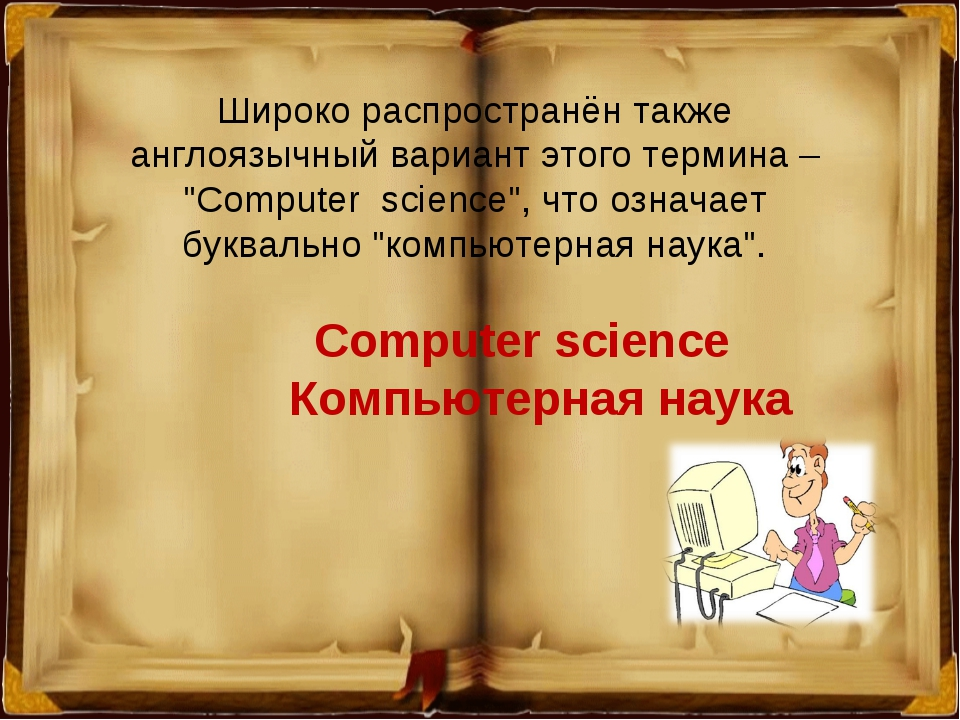 """Широко распространён также англоязычный вариант этого термина – """"Сomputer sci..."""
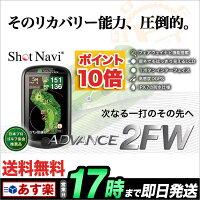 【送料無料】ショットナビアドバンス2エフダブリューShotNaviADVANCE2FW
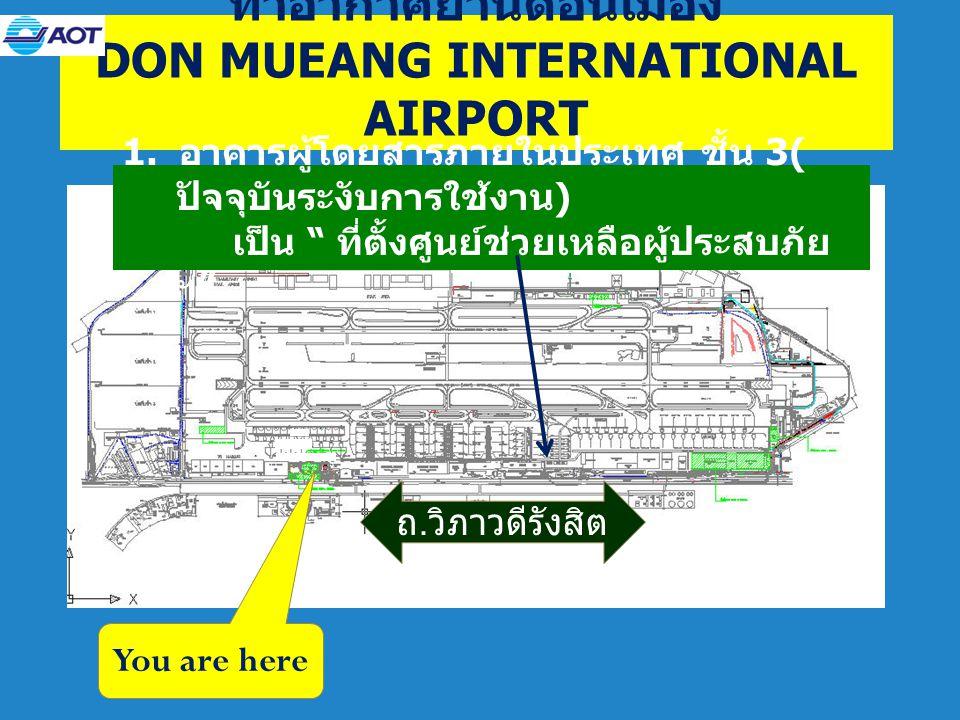 ท่าอากาศยานดอนเมือง DON MUEANG INTERNATIONAL AIRPORT You are here 2.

========

» Exercise requirements: The whole listing above, minus its pictures, is what you should write out word for word.

» Task output:
 """Широко распространён также англоязычный вариант этого термина – """"Сomputer sci..."""
 【送料無料】ショットナビアドバンス2エフダブリューShotNaviADVANCE2FW
 ท่าอากาศยานดอนเมือง DON MUEANG INTERNATIONAL AIRPORT You are here 2.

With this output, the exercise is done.